# ic piping kit



## hondakillerZX (Aug 16, 2004)

does anybody make a kit of just the piping and conectors for an intercooler for the 87 300zx t ? im asking this because i know this guy who's selling the ic from his srt-4 i've heard it's good for up to 400 hp. would this be too big or would it fit.


----------



## AZ-ZBum (Nov 21, 2004)

hondakillerZX said:


> does anybody make a kit of just the piping and conectors for an intercooler for the 87 300zx t ? im asking this because i know this guy who's selling the ic from his srt-4 i've heard it's good for up to 400 hp. would this be too big or would it fit.


For that IC? Nope.

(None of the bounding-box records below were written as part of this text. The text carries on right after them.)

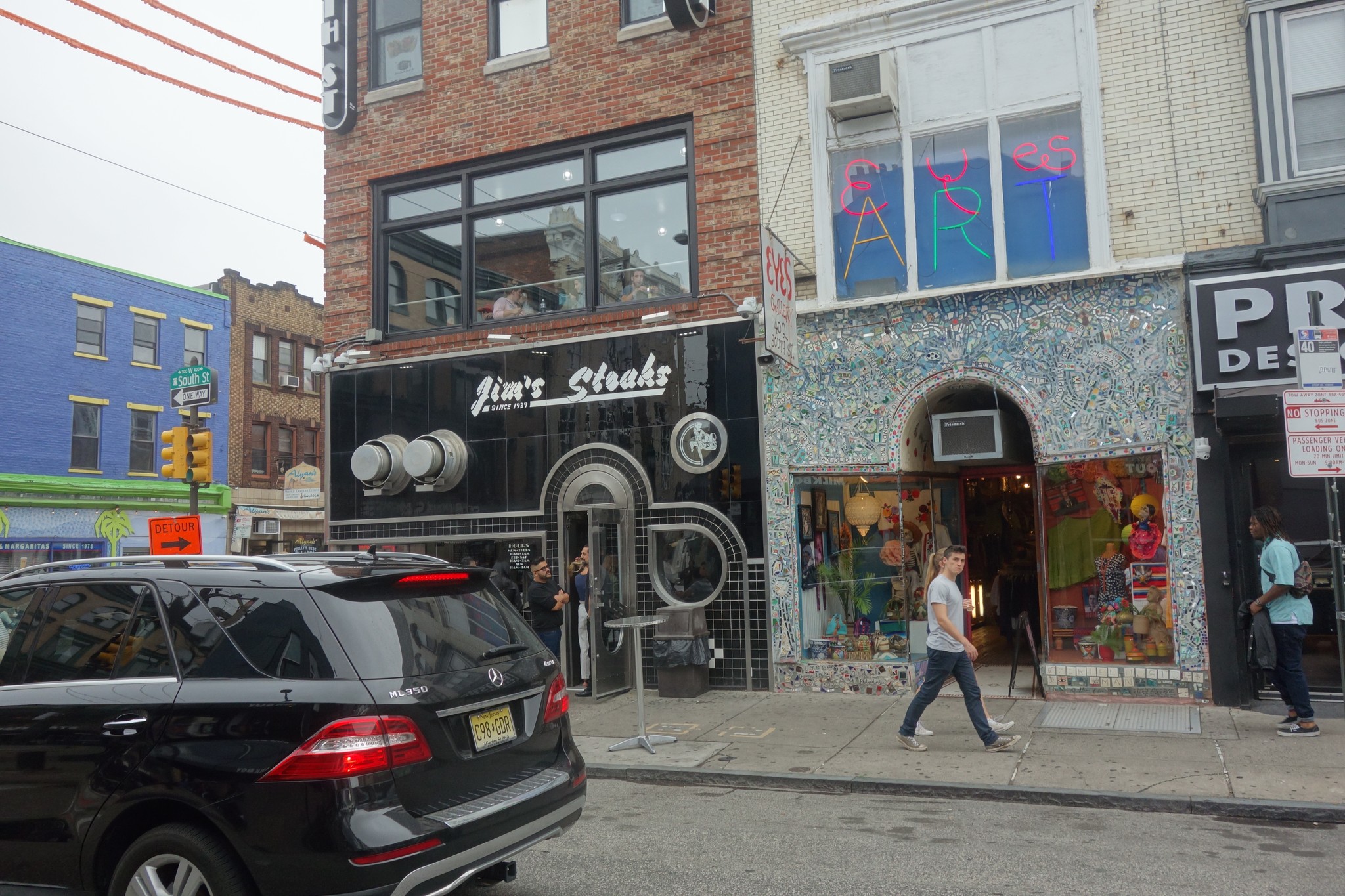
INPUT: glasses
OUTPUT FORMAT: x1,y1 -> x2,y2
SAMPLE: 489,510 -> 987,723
532,564 -> 550,573
513,284 -> 518,287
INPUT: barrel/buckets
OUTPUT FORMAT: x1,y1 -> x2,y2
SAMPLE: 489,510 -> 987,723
830,645 -> 848,660
809,639 -> 831,660
1053,605 -> 1078,628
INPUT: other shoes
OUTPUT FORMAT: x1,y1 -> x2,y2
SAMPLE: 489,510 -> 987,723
583,681 -> 588,686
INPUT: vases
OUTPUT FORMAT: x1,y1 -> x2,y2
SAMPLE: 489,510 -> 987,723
1078,636 -> 1097,659
1133,615 -> 1151,634
1053,605 -> 1078,629
809,639 -> 847,660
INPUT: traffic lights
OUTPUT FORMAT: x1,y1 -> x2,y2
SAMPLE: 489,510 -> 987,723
161,427 -> 188,479
185,430 -> 213,483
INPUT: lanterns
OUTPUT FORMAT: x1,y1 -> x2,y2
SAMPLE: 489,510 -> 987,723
1121,523 -> 1133,543
1130,494 -> 1159,519
844,476 -> 881,537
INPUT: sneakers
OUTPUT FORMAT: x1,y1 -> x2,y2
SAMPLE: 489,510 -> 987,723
984,734 -> 1021,752
1276,716 -> 1298,728
1276,723 -> 1321,738
987,718 -> 1014,734
896,731 -> 928,750
914,720 -> 935,735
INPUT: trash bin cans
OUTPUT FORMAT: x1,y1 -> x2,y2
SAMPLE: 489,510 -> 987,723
651,605 -> 708,699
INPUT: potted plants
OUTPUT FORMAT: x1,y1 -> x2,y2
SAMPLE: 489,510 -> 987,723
815,533 -> 887,634
879,598 -> 908,632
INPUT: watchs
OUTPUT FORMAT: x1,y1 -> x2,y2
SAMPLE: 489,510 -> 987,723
1255,599 -> 1262,606
587,615 -> 590,620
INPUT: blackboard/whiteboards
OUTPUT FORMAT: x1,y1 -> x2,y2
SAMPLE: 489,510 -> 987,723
1011,611 -> 1043,689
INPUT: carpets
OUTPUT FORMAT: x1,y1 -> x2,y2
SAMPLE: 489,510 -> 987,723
936,664 -> 1045,700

No one.


----------



## dales86t (Nov 1, 2005)

make your own, it isnt hard if you can match up pipes then go for it, you dont even need to weld it, just use silicone joiners, but if you want it welded, take it to an engineer.


----------



## hondakillerZX (Aug 16, 2004)

i think the easiest way to run the piping is to find an ic with the input and the output pipe coming out the same side. so the pipes can be pretty much in the same place and not all over the engine. does this make sense to you guys


----------



## AZ-ZBum (Nov 21, 2004)

hondakillerZX said:


> i think the easiest way to run the piping is to find an ic with the input and the output pipe coming out the same side. so the pipes can be pretty much in the same place and not all over the engine. does this make sense to you guys


ummm... duh?

Spearco anyone?



message board said:


> The following errors occurred when this message was submitted:
> Sorry! The administrator has specified that users can only post one message every 60 seconds.

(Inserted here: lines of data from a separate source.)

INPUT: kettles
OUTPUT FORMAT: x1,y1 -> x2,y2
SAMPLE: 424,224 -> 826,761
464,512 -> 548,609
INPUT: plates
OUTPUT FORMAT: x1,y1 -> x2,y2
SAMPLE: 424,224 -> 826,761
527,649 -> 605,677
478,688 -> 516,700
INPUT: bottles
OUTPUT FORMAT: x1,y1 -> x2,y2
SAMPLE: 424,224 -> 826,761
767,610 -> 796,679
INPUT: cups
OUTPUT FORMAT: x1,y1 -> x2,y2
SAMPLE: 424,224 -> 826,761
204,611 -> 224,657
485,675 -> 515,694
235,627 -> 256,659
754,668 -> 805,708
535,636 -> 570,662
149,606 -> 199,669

This message and rule is annoying.


----------



## 0341TODD (Nov 15, 2003)

AZ-ZBum said:


> ummm... duh?
> 
> Spearco anyone?
> 
> This message and rule is annoying.




He might be trying to find a less expensive way to get an I/C


----------



## Zen31ZR (Mar 24, 2004)

As I recall, some have used an IC from an Isuzu NPR turbodiesel, still others have used a Volvo IC or an Mk3 Supra front mount.


----------



## JAMESZ (Mar 12, 2004)

AZ-ZBum said:


> Spearco anyone?


Unfortunately the Spearco's are NLA, and they are getting hard to find.


----------



## AZ-ZBum (Nov 21, 2004)

The kits are, but the intercoolers and similar intercoolers are popping up on e-bay all the time.


----------